We were taken back to a recovery room and spent an amazing first night together as a family. I was so elated that I stayed up until about 2am just looking at her, admiring her, and cuddling her. With Aiden, I had been so scared of him and of myself as a mother. It was wonderful that night being able to know that I didn't need to fear my own mothering abilities with Madelyn. I knew what to anticipate with a newborn and knew that I would be able to rise to the challenge. Instead of feeling that panic I did with Aiden, I felt calm and content with Maddie. I was ready, and confident, and just wanted to take my little peanut home.

Maddie was already such a different baby than Aiden had been. She was quiet, and calm, and never fussed. She was just as content to hang out with Grant or in the bassinet as she was in my arms.
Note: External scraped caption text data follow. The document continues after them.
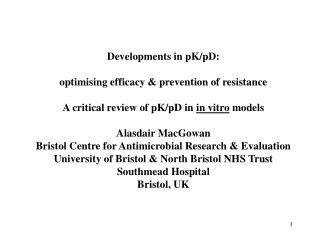 Developments in pK/pD: optimising efficacy & prevention of resistance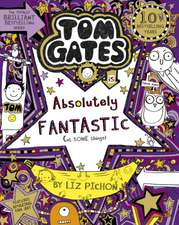 Tom Gates 05 is Absolutely Fantastic (at some things)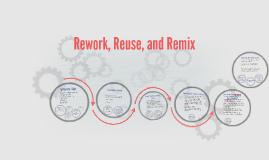 Rework, Reuse, and Remix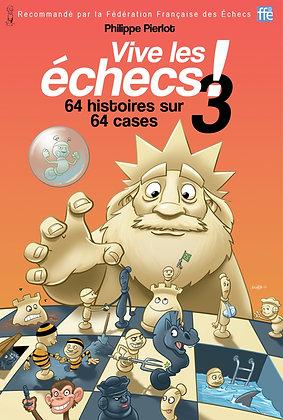 Vive les échecs 3 !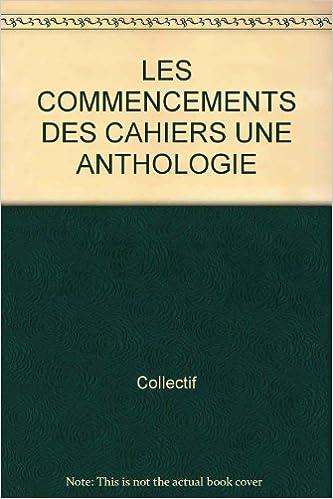 Livres informatiques gratuits à télécharger pdf LES COMMENCEMENTS DES CAHIERS UNE ANTHOLOGIE en français RTF 2130476104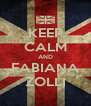 KEEP CALM AND FABIANA ZOLLI - Personalised Poster A4 size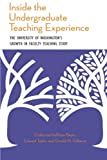 Inside the Undergraduate Teaching Experience, Catharine Hoffman Beyer and Gerald M. Gillmore, 1438446047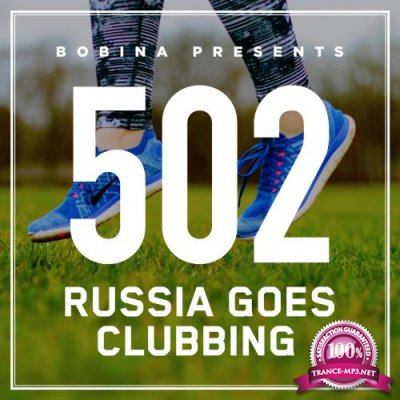Bobina - Russia Goes Clubbing 502 (2018-05-26)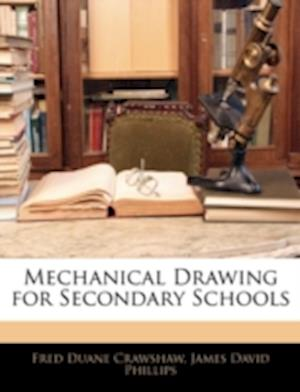 Mechanical Drawing for Secondary Schools af Fred Duane Crawshaw, James David Phillips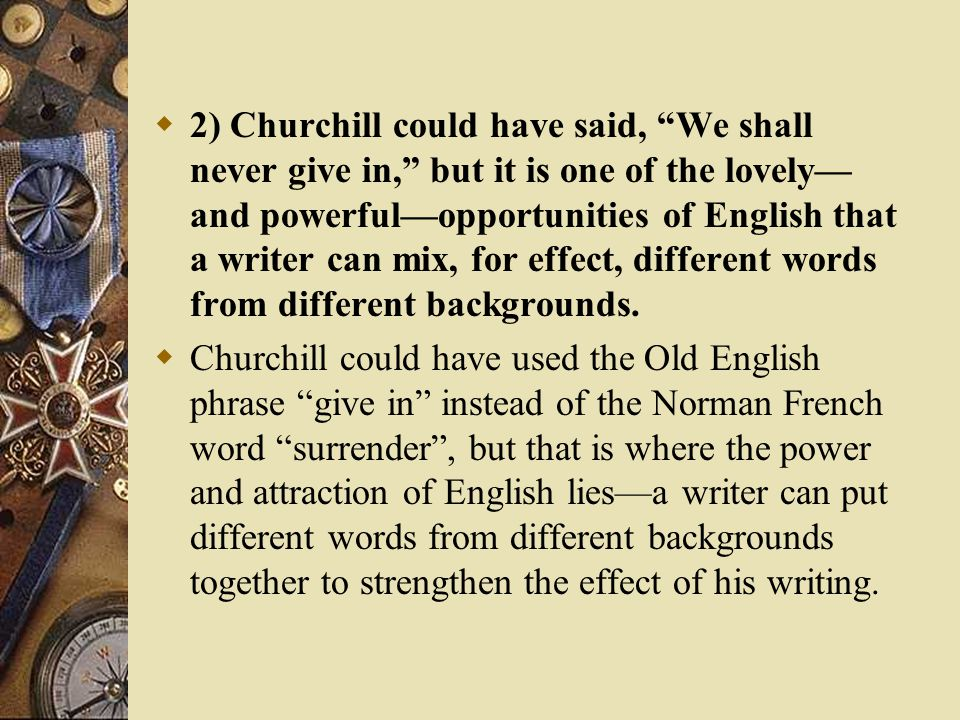  2) Churchill could have said, We shall never give in, but it is one of the lovely— and powerful—opportunities of English that a writer can mix, for effect, different words from different backgrounds.
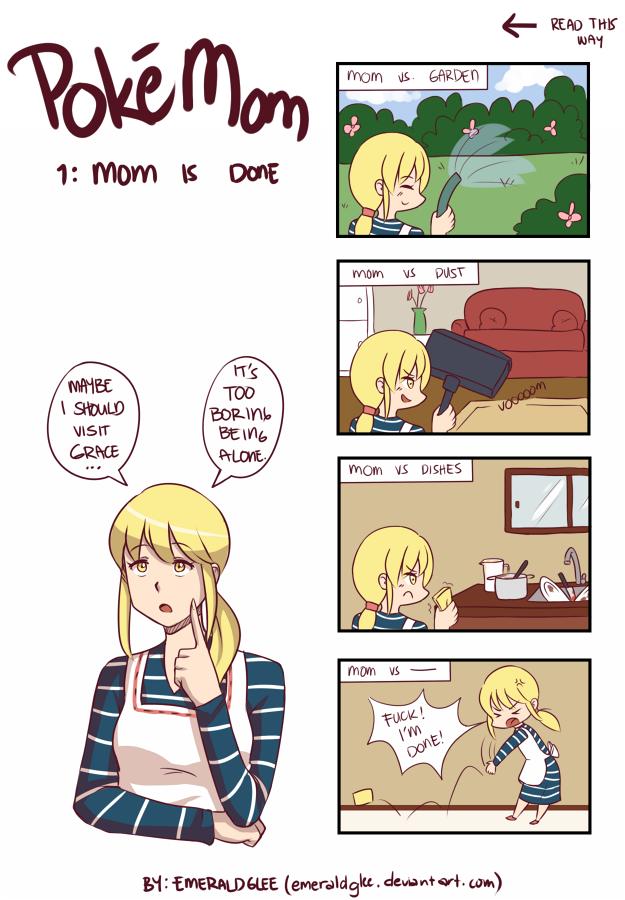 PokeMom 1: Mom is Done by AromaLadyEmlee
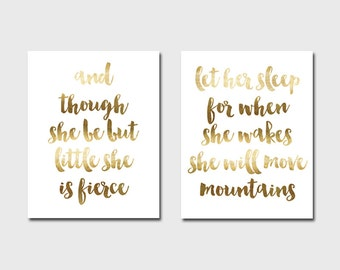 Set of 2 Prints And Though She Be But Little She Is Fierce Print Let Her Sleep For When She Wakes She Will Move Mountains Print Gold Nursery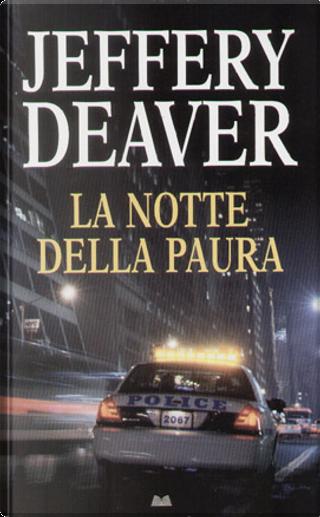 La notte della paura by Jeffery Deaver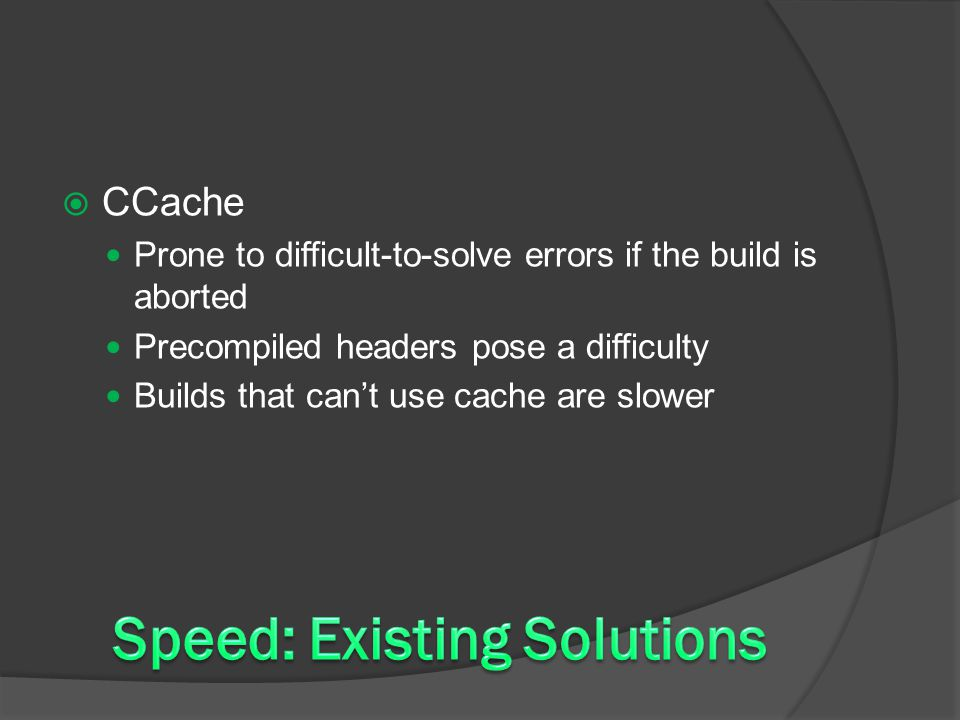  CCache Prone to difficult-to-solve errors if the build is aborted Precompiled headers pose a difficulty Builds that can't use cache are slower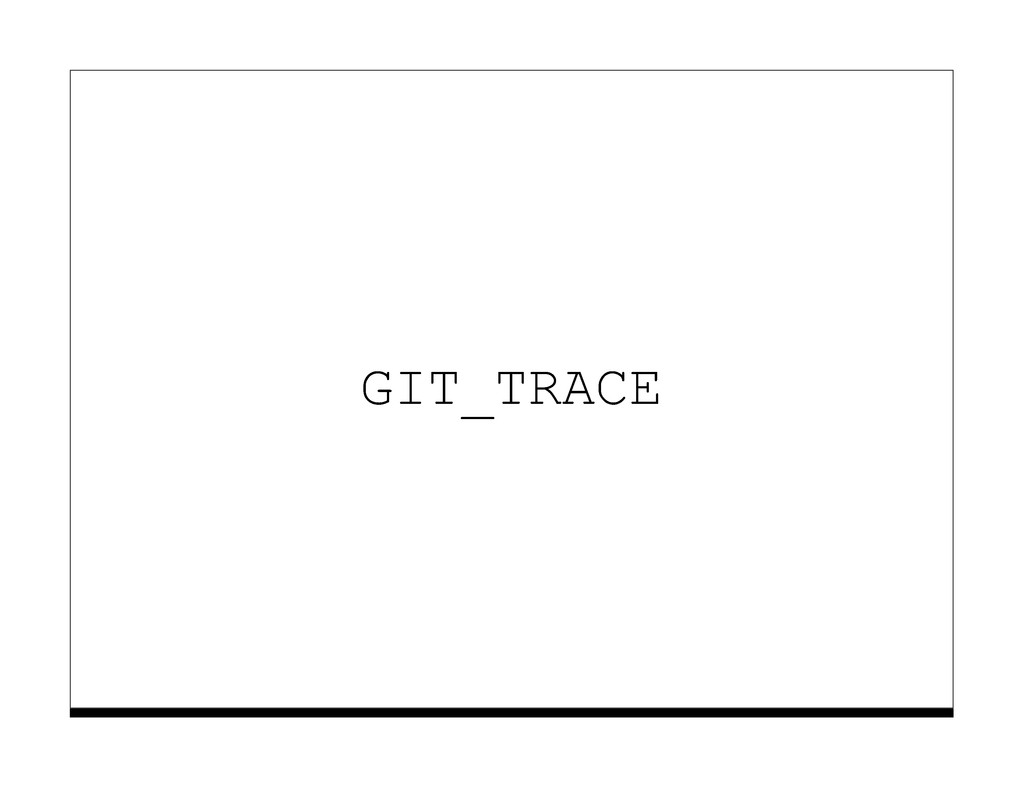 GIT_TRACE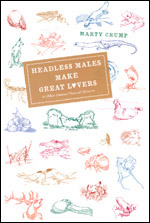 Headless Males Make Great Lovers: And Other Unusual Natural Histories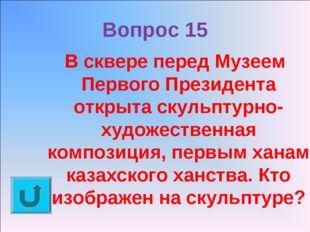 Вопрос 15 В сквере перед Музеем Первого Президента открыта скульптурно-художе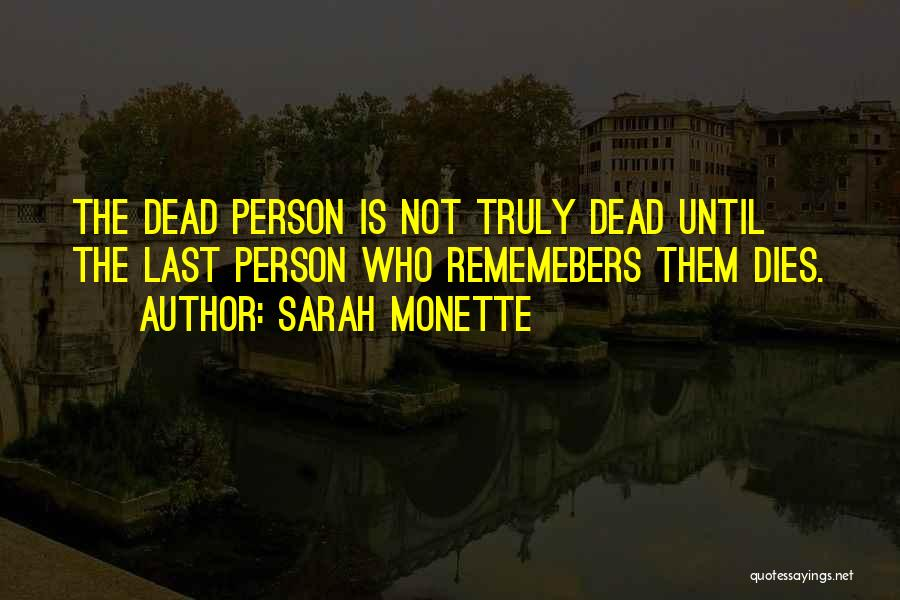 Sarah Monette Quotes 300277
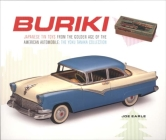 Buriki: Japanese Tin Toys from the Golden Age of the American Automobile: The Yoku Tanaka Collection Cover Image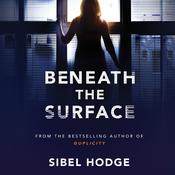 Beneath the Surface Audiobook, by Sibel Hodge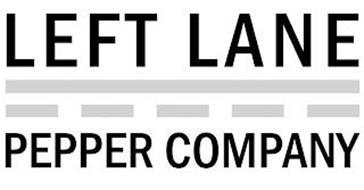 LEFT LANE PEPPER COMPANY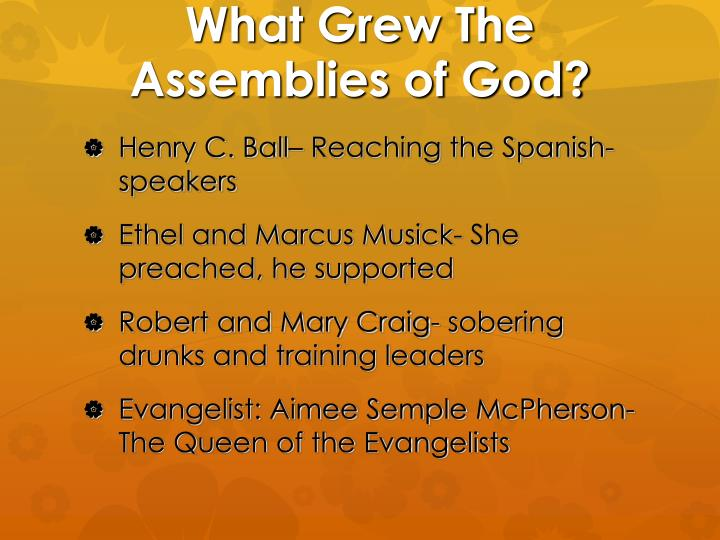 What Grew The Assemblies of God?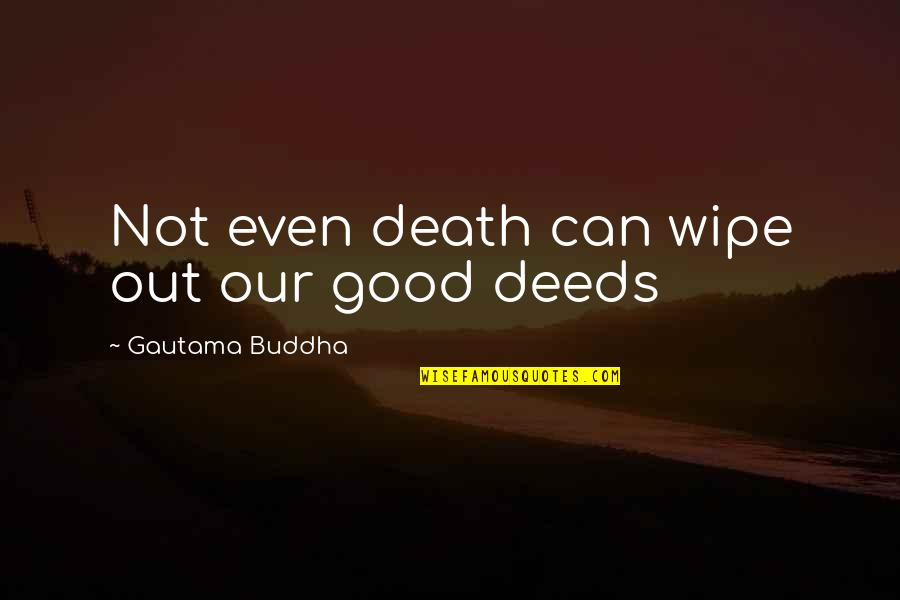 Wipe Out Quotes By Gautama Buddha: Not even death can wipe out our good
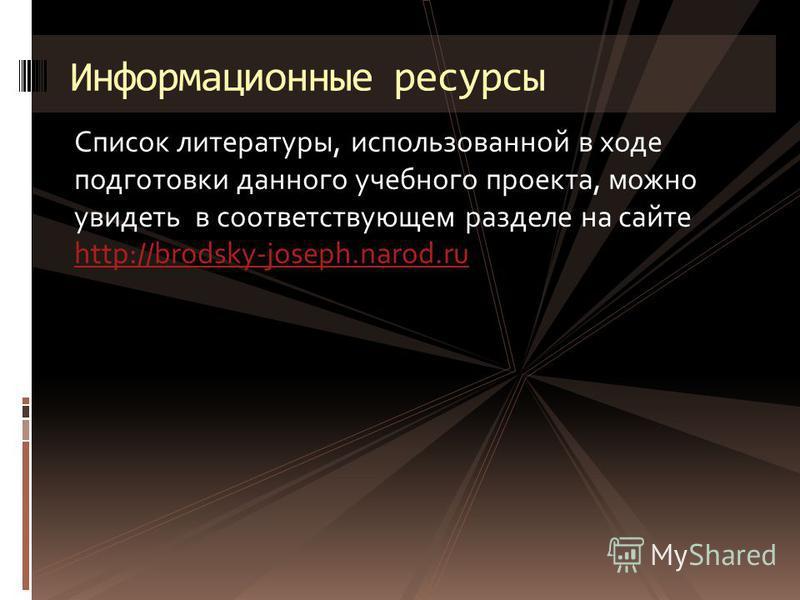 Список литературы, использованной в ходе подготовки данного учебного проекта, можно увидеть в соответствующем разделе на сайте http://brodsky-joseph.narod.ru http://brodsky-joseph.narod.ru Информационные ресурсы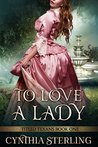 To Love a Lady (Titled Texans #1)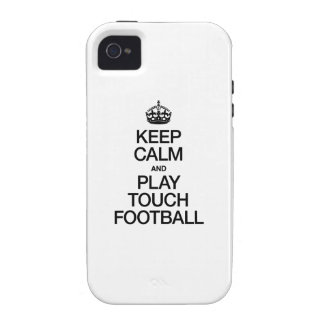 KEEP CALM AND PLAY TOUCH FOOTBALL iPhone 4/4S COVERS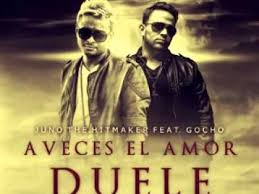 Juno Ft. Gocho - A Veces El Amor Duele MP3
She was beautiful and perfect and I was soaring!

I felt great physically after giving birth as well. With Aiden I was sore for weeks and recovery was a long and slow process since I had had a c-section. But, with the VBAC, I was up out of bed 5 minutes after giving birth. I got to change Maddie's first diaper, something I couldn't do with Aiden because it hurt too badly to even shift weight in bed, let alone get out. I got to give her her first sponge bath, something the nurses did with Aiden. And, it didn't hurt to nurse her since there were no stitches for her to lie on. Maddie and I were bonding so quickly. I felt that I missed out on all of those things that had seemed to take longer with Aiden.

The next morning, I remember the nurse coming in and checking on us. I had been up early, took a shower and got out of the hospital gown into some normal clothes. I even put on a little make-up since I knew we'd be having visitors and there were lots of pictures to be taken. The nurse came in twice that morning to check on us and I remember vividly her saying, "I just don't know where that pediatrician is. He's supposed to be here this morning and he knows he needs to come to your room." She said it so emphatically that it made me feel a little uneasy. Something was up, there was no reason that she would need the pediatrician to come in so quickly in the morning. It was a giant red flag, but when I looked at Maddie, I just saw a perfect beautiful little girl... what could be going on?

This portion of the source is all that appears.